> [What to work on]:
1. Write out the piece about the future again, beginning at the words "JETSON, Bay Area, the" and stopping after "bitterly about everything.", with "iPhones" changed to "laptops".
2. Answer these questions using the piece about the future:
(a) What will genetic engineering give us?
(b) What kind of job will cryogenically-preserved humans be put to work in?
(c) Whose emulation will buy that for a bitcoin?

JETSON, Bay Area, the future (H Minus) — Scientists, or self-taught philosophers who’ve heard of science anyway, predict a dazzling future for humanity — in which our computer-augmented future selves, in a world of endless plenty, keep being shits to each other.
An advanced computer-managed economy will do all the jobs, building our homes, 3D-printing our iPhones and nano-assembling our food. Wanting for nothing, people will at last be free to assert their essential humanity and complain bitterly about everything.
Genetic engineering will give us new bodies and an indefinite lifespan. Whole-brain emulation will let those who would have died go on as personalities living in computers. In the future, fuckwits will be with you forever.
We will live in fabulously diverse harmony and break the cycle of every new technology first being used to murder each other. This will include those thoroughly deserving of murder, particularly the endless identical instances of irritating hippie emulations blathering about cosmic oneness.
Cryogenically-preserved humans from the twenty-first century will have their frozen brains read by nanobots so their personalities can be run as programs. To avoid future shock, they will be put to work in a computer-simulated office job, and be reset each morning. For comfort and familiarity, each person-emulation will be given a helpful companion program, called “Clippy.”
A benevolent artificial superintelligence will run the world, for the good of all humanity. To maximise utilitarian value across the quantum wave function of the universe, “Roko’s femilisk” will regrettably have to punish emulations of those who complained that they found Tumblr social justice warriors’ intolerance of intolerance “triggering.” Please donate to help achieve this.
Given the opportunity for a world of unlimited creative freedom and enjoyment, we can be certain that humanity will not rest until it has turned this infinitely bountiful paradise into something even pissier than modern-day capitalism.
The Singularity will elevate the human condition to nasty, brutish and long. An emulation of Thomas Hobbes will, however, buy that for a bitcoin.

(Data entries)

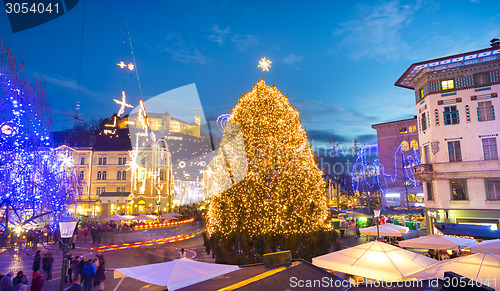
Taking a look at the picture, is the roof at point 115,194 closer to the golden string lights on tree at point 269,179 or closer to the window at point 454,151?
the golden string lights on tree at point 269,179

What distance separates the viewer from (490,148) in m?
24.9

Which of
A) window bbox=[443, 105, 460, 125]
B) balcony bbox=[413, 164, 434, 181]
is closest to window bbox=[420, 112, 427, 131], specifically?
window bbox=[443, 105, 460, 125]

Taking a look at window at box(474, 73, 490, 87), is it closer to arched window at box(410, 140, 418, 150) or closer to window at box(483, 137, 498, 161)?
window at box(483, 137, 498, 161)

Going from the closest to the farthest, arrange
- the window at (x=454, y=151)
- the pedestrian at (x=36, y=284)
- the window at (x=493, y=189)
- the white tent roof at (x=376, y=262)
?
1. the white tent roof at (x=376, y=262)
2. the pedestrian at (x=36, y=284)
3. the window at (x=493, y=189)
4. the window at (x=454, y=151)

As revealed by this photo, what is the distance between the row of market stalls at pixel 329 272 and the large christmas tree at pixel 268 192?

> [Answers by item number]:
1.
JETSON, Bay Area, the future (H Minus) — Scientists, or self-taught philosophers who’ve heard of science anyway, predict a dazzling future for humanity — in which our computer-augmented future selves, in a world of endless plenty, keep being shits to each other.
An advanced computer-managed economy will do all the jobs, building our homes, 3D-printing our laptops and nano-assembling our food. Wanting for nothing, people will at last be free to assert their essential humanity and complain bitterly about everything.

2.
(a) New bodies and an indefinite lifespan.
(b) A computer-simulated office job.
(c) Thomas Hobbes's.